Uncovering My New Homestead’s Old Secrets

Reader Contribution by Michelle Wire And Homegrown.Org
Published on June 16, 2014

We’ve learned so much in such a short time on our new land. Pretty quickly I caught on that knotty pine is not as fashionable as it was 50 years ago—and that it requires numerous coats of paint to cover. Whoever created wallpaper deserves a good flogging. And a fox’s “vixen scream” may be the most haunting sound to scare a 16-year-old girl since The Conjuring was released in the movies. I’ve also learned that families sometimes pass down love in the form of a home. If you listen carefully, a house has a story. Some people will argue that a space holds memory and time, but I say home is where the heart is.

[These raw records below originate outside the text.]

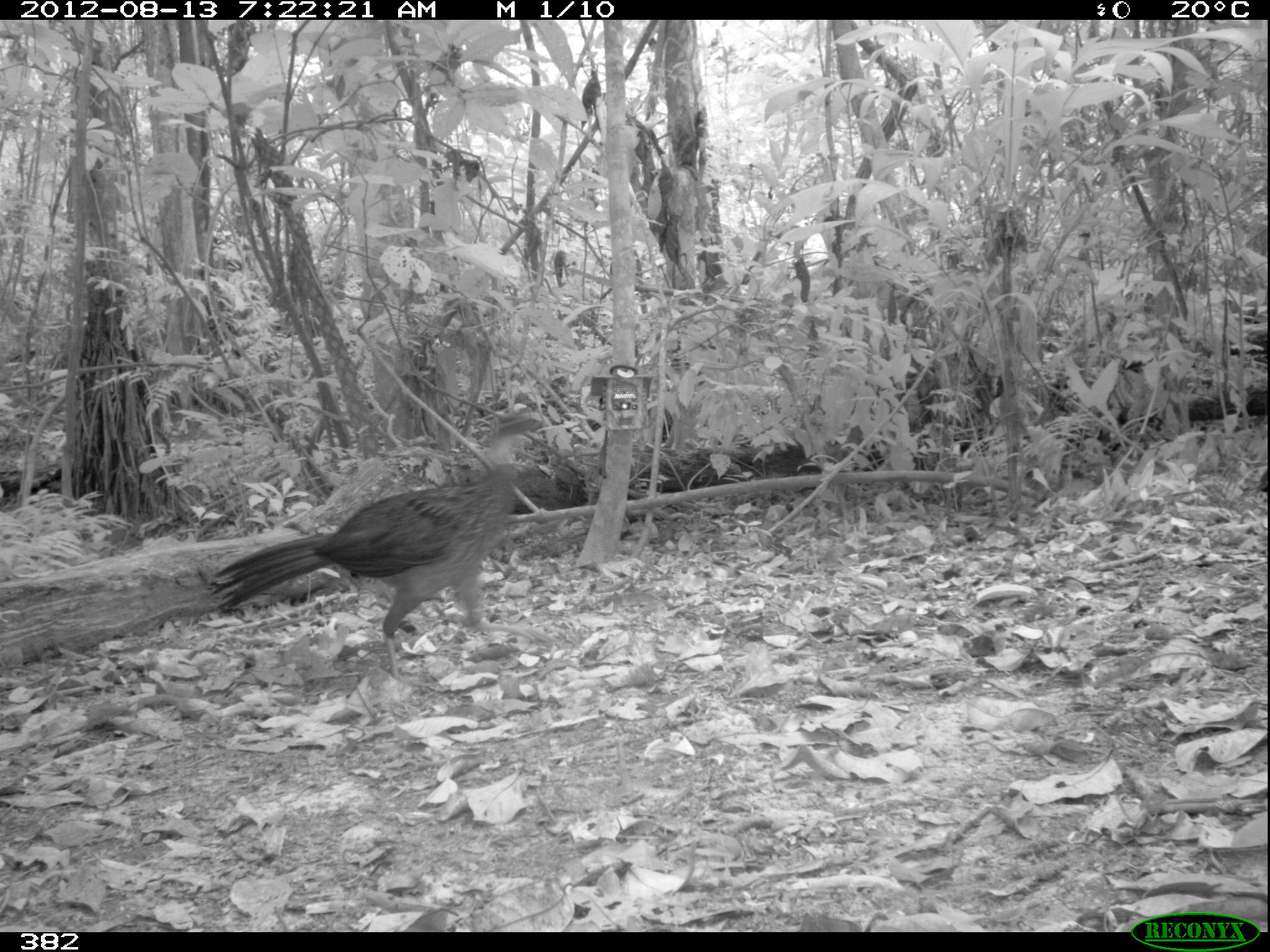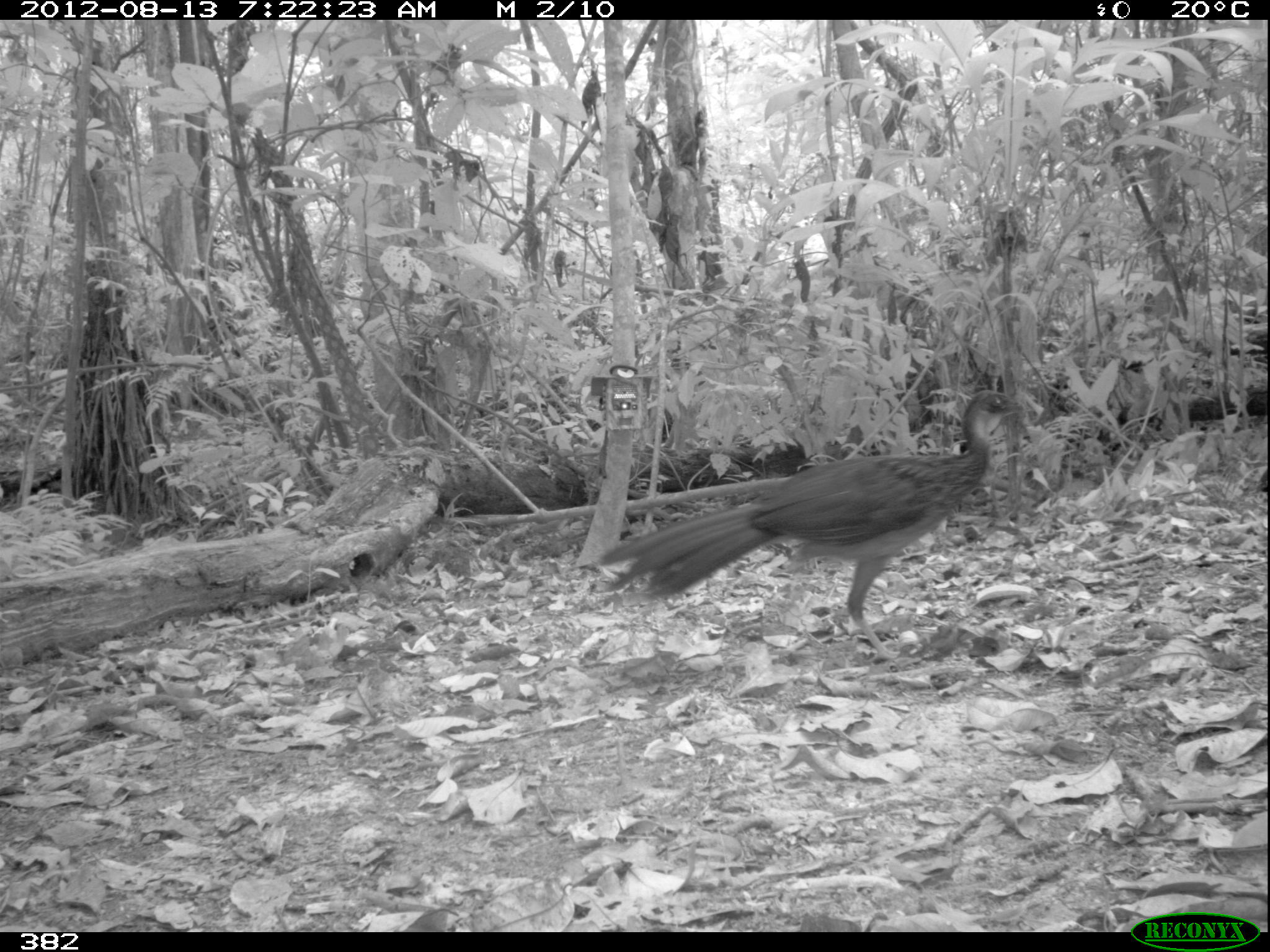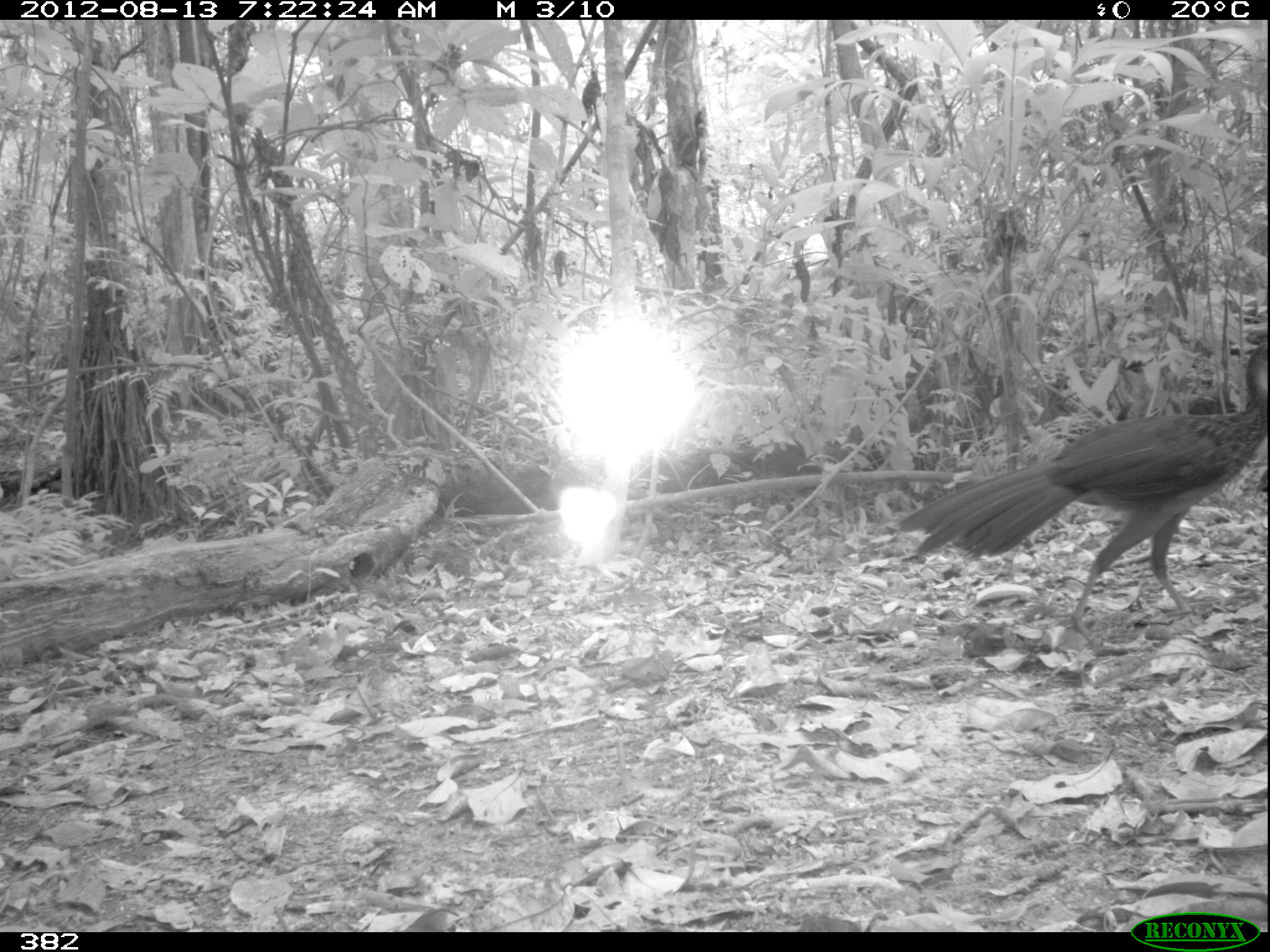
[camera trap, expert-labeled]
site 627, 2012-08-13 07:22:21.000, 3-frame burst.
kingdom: Animalia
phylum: Chordata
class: Aves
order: Galliformes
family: Cracidae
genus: Penelope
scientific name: Penelope jacquacu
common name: spix's guan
Penelope jacquacu (spix's guan).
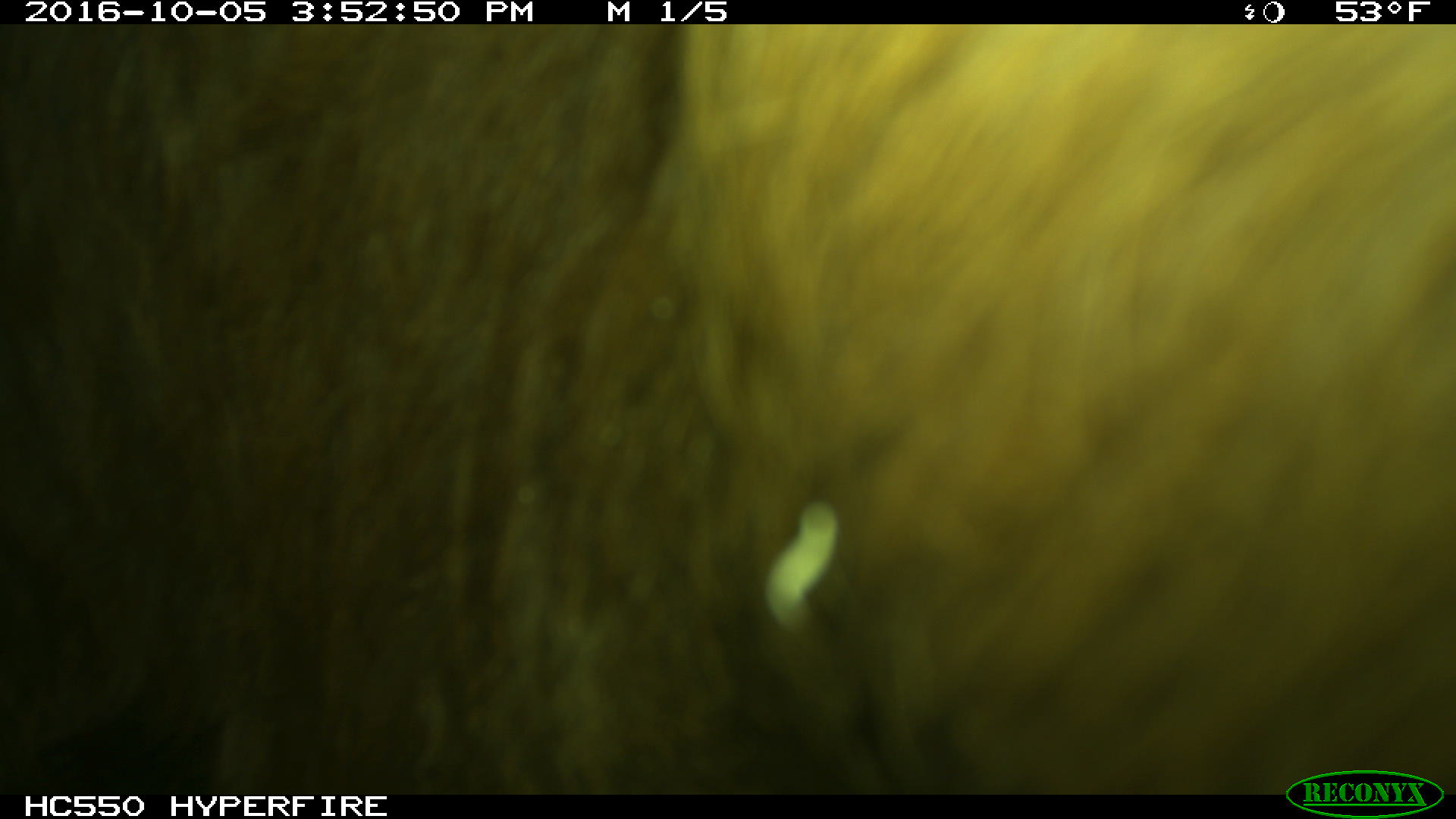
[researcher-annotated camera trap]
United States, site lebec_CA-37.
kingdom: Animalia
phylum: Chordata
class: Mammalia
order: Artiodactyla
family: Bovidae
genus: Bos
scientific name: Bos taurus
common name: domestic cow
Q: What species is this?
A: Bos taurus (domestic cow).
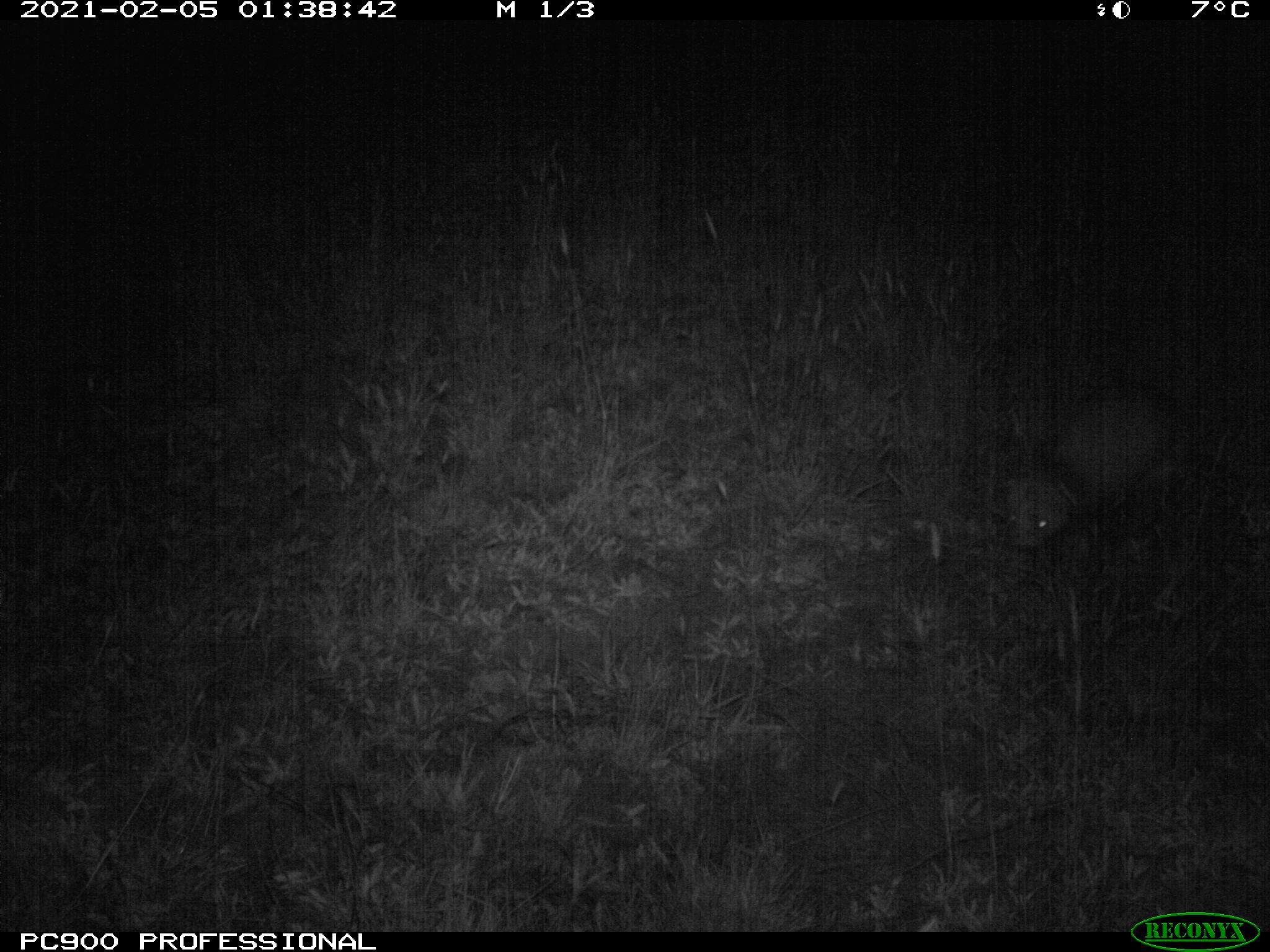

Somewhere around one week after moving in, I began to pull everything out of my new kitchen. Wallpaper removal was involved and, folks, things got ugly. Cover-your-ears ugly, with lots of bad words tossed about. But the kitchen was what mattered to me. In my 16 years as a mom, cooking has been one of the best and most personal ways I’ve shown my kids that I love them. Every night they have a home-cooked meal from locally grown ingredients­—sometimes from our own yard. If nothing else, it’s warm, it smells good, and it makes them happy. And that makes me happy.

Kitchen Secrets From a New Homestead

Back to the kitchen demo: I took off all of the cabinet doors and pulled out all of the drawers in preparation for painting the knotty pine a bright white. When I pulled open the last drawer, it was full of boxes. The house had been meticulously emptied and cleaned, so this drawer surprised me. I opened the aged containers to find recipes inside. Some were clippings; others bore the pretty handwritten scroll of the house’s previous owner, Marion. I felt like I was spying on someone, looking into the past and seeing her preparing this food out of love for her husband and kids. It was a striking reminder of what I was in danger of forgetting while cussing at wallpaper and schlepping boxes: Even covered in construction dust, I am creating a legacy.

As the days go by, I often find myself revisiting that box of recipes or opening the pantry door where all of the heights of the house’s former child residents are marked, along with their corresponding dates. I stroll through the garden and silently thank Marion for leaving me a yard that offers up more beauty every day, including gorgeous peonies. I think she must have known that I have never ever been able to raise those, even though they’re my favorite flower! All of these signs of a family’s love remind me that I am a matriarch, the glue holding the family together and an important part of a loving legacy. Although I am a worker bee in the corporate world, my true calling is creating a home and a life full of as many joys as possible for myself and my loved ones.